==== Extrait du document

La postérité spirituelle de Joachim de Flore, par Henri de Lubac. 19) Pépinière et fleurissements

à Nîmes. Photo Alina Reyes

 

« Nuit de Noël. À Saint-Pierre de Rome, le pape achève la messe, entouré de vieillards fatigués. Survient au milieu d’eux un jeune homme vêtu de pourpre : c’est l’Église de l’avenir, en la personne de Jean. Il annonce à la foule des pèlerins que les temps sont accomplis, puis, allant au tombeau du chef des Apôtres, il l’appelle par son nom et lui ordonne de sortir. Le cadavre se lève, et s’écrie : Malheur ! Alors la coupole de la basilique craque et se lézarde. Le jeune cardinal demande : « Pierre, me reconnais-tu ? » Le cadavre répond : « Ta tête a reposé sur le sein du Sauveur, et tu n’as pas connu la mort ; je te connais. » Alors Jean : « Il m’est ordonné maintenant d’habiter parmi les hommes, de prendre dans mes bras et de presser sur mon sein l’humanité fatiguée. – Fais, répond Pierre, selon ce qui t’a été ordonné », et il retombe dans le tombeau. La voûte de la basilique s’entrouvre, et Jean étend les mains pour protéger le peuple qui s’enfuit ; il fait pour la première fois un geste de commandement qui fixe Pierre dans son tombeau, et demande à la légion des pèlerins polonais s’ils veulent rester et s’enterrer avec le vieillard des vieillards. Ils répondent : « Il est amer de mourir seul, nous mourrons avec lui, car nous ne savons pas déserter » ; et, levant leurs épées, ils s’efforcent de retenir la voûte qui s’effondre ; mais les uns après les autres sont écrasés. »… Et « les grandes fontaines de la vaste place, ployant leurs ailes d’écume larges et transparentes, s’accroupirent et disparurent dans les ruines, comme des colombes surprises par la tempête.. ».
Tel est ce poème étrange [de Krasinski], que Mickiewicz résume à son auditoire. » (t.2, p.270)

Et c’est une attribution des poètes que d’exprimer les fantasmes de leur temps. Ils le font bien mieux que les médias.

========

Liste des tâches
1. Modifiez la partie de l'extrait qui s'ouvre sur les mots contenant « Tel est ce poème » et se clôt sur « que les médias. » en la réécrivant avec « récit » à la place de « poème ».
2. Selon l'extrait, qui est le jeune homme vêtu de pourpre qui survient parmi les vieillards entourant le pape ?

==== Données extraites

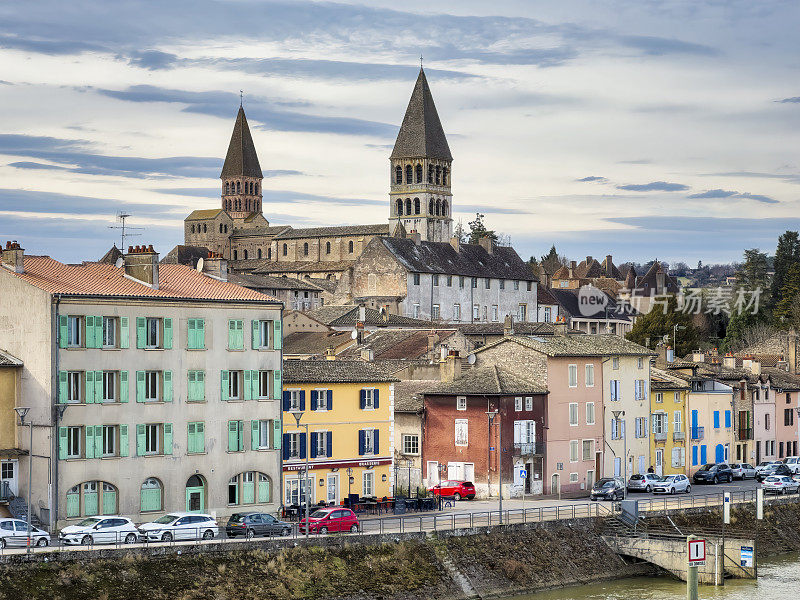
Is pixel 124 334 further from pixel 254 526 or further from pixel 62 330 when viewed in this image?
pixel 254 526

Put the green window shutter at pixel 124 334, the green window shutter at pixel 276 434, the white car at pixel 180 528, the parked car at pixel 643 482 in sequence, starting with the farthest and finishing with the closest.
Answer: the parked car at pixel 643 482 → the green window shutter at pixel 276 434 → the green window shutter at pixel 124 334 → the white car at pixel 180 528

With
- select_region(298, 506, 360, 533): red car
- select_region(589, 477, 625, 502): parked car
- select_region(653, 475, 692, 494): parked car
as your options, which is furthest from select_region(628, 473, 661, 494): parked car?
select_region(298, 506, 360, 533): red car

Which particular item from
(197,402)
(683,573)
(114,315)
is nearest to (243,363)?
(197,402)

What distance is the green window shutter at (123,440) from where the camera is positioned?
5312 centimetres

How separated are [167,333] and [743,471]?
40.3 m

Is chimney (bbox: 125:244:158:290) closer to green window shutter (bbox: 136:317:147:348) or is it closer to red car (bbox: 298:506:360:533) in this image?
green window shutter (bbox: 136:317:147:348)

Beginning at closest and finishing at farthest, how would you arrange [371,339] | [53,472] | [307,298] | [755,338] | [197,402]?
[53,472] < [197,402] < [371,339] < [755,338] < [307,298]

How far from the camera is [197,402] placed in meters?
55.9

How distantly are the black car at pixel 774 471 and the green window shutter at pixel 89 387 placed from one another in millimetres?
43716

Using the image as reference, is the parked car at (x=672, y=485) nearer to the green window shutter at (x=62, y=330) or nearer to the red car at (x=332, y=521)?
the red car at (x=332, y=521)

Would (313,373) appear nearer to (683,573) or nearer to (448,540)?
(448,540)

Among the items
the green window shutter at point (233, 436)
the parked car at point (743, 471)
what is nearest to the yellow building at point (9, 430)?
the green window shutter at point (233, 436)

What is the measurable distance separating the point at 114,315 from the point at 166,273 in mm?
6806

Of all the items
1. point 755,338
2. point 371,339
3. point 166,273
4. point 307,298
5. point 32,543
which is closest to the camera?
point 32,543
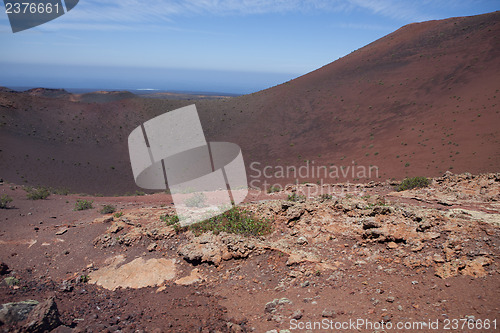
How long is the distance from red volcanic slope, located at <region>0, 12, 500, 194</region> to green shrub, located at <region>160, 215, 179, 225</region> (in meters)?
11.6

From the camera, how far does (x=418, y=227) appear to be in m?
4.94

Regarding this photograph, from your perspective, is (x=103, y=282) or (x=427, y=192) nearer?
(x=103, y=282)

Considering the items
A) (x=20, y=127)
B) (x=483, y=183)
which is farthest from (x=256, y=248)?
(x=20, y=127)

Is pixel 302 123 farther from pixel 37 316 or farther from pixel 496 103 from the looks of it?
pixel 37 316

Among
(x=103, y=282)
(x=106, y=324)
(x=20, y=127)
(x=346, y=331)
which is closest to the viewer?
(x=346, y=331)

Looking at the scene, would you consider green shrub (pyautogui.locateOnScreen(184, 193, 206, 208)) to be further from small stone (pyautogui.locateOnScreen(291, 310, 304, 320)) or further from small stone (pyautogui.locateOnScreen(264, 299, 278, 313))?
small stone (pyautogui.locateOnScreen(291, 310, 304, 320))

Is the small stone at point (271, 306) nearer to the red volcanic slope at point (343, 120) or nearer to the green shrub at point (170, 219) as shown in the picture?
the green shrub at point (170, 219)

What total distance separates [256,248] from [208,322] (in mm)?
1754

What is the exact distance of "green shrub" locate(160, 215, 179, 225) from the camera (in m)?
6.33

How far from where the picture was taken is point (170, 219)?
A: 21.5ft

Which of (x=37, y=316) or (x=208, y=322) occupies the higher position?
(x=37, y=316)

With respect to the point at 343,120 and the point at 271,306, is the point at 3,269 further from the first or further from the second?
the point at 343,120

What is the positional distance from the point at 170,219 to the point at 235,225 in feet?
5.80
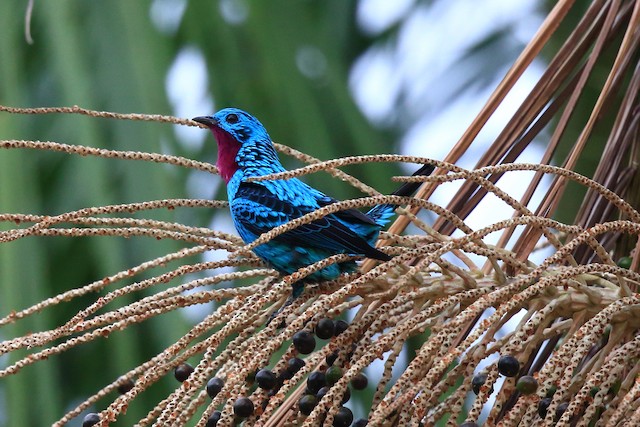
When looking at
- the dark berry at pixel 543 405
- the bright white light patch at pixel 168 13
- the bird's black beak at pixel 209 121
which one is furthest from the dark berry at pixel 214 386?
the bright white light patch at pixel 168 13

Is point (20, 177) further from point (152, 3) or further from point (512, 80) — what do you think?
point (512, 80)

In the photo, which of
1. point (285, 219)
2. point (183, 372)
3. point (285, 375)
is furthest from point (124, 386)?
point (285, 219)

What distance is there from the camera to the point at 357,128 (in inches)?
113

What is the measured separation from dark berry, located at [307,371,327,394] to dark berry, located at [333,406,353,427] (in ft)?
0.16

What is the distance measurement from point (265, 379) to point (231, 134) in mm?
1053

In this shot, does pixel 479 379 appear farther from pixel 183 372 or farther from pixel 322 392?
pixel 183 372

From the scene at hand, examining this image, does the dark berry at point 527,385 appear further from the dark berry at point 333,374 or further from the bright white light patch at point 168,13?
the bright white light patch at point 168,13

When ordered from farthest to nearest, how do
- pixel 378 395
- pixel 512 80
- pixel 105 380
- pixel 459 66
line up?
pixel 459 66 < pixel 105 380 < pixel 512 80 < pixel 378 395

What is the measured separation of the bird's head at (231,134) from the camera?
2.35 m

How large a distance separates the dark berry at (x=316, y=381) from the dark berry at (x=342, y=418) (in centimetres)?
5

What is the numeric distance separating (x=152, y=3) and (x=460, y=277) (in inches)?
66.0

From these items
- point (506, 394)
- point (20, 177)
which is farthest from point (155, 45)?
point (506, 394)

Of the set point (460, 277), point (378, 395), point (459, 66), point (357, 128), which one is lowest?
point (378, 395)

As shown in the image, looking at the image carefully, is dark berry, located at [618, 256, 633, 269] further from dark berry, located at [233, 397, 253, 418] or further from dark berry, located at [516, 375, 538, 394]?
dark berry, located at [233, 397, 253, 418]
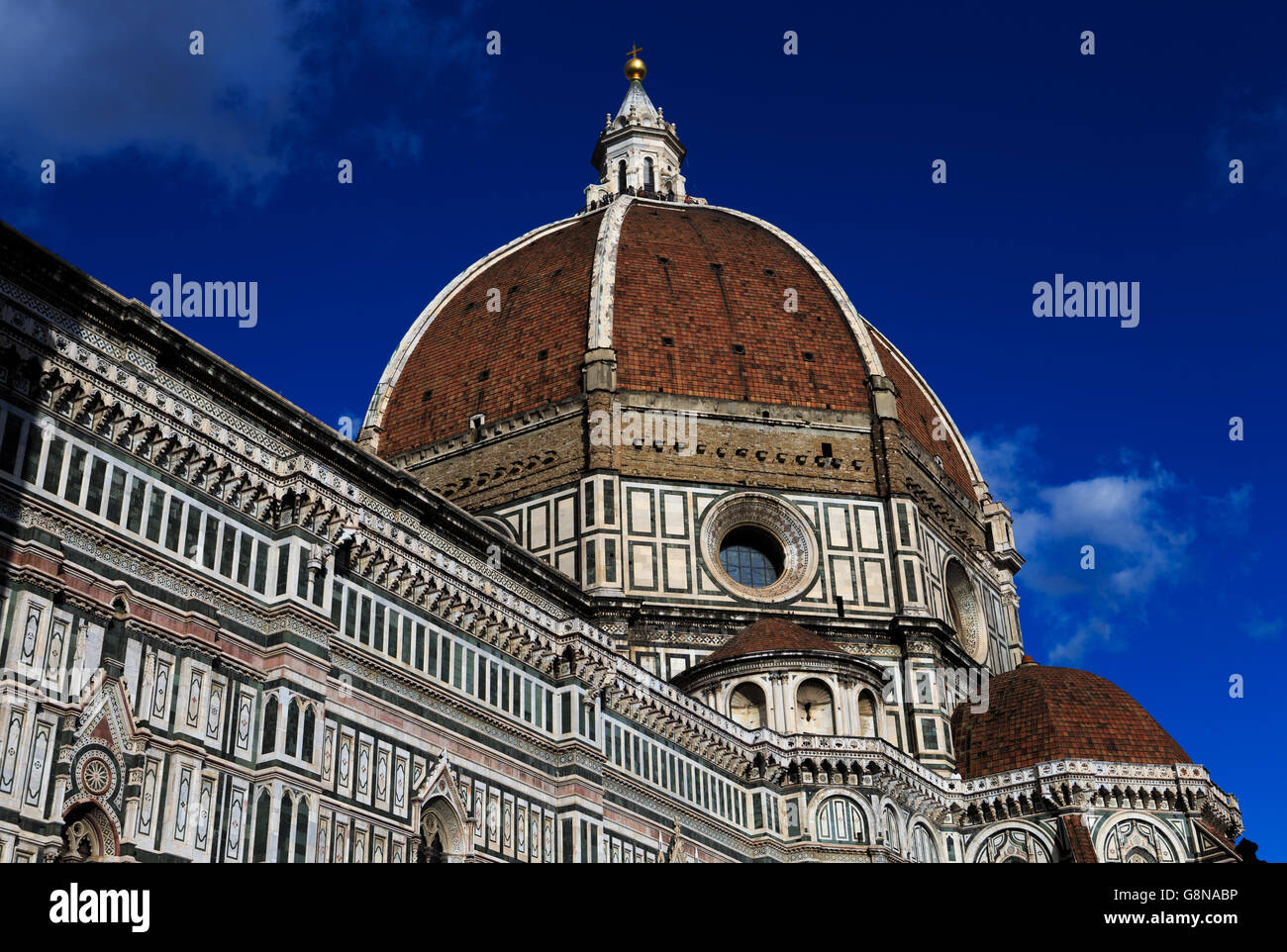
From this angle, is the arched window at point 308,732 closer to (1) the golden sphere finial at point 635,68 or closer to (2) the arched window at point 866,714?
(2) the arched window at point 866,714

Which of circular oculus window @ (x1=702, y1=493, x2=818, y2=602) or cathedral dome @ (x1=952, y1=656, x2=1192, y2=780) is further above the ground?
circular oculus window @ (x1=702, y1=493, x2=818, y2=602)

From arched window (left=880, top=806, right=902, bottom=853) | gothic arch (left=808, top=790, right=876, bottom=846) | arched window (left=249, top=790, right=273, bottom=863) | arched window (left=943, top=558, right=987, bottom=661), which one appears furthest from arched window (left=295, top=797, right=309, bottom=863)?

========

Réponses rédigées
1.
Tel est ce récit étrange [de Krasinski], que Mickiewicz résume à son auditoire. » (t.2, p.270)

Et c’est une attribution des poètes que d’exprimer les fantasmes de leur temps. Ils le font bien mieux que les médias.

2. C'est l'Église de l'avenir, en la personne de Jean.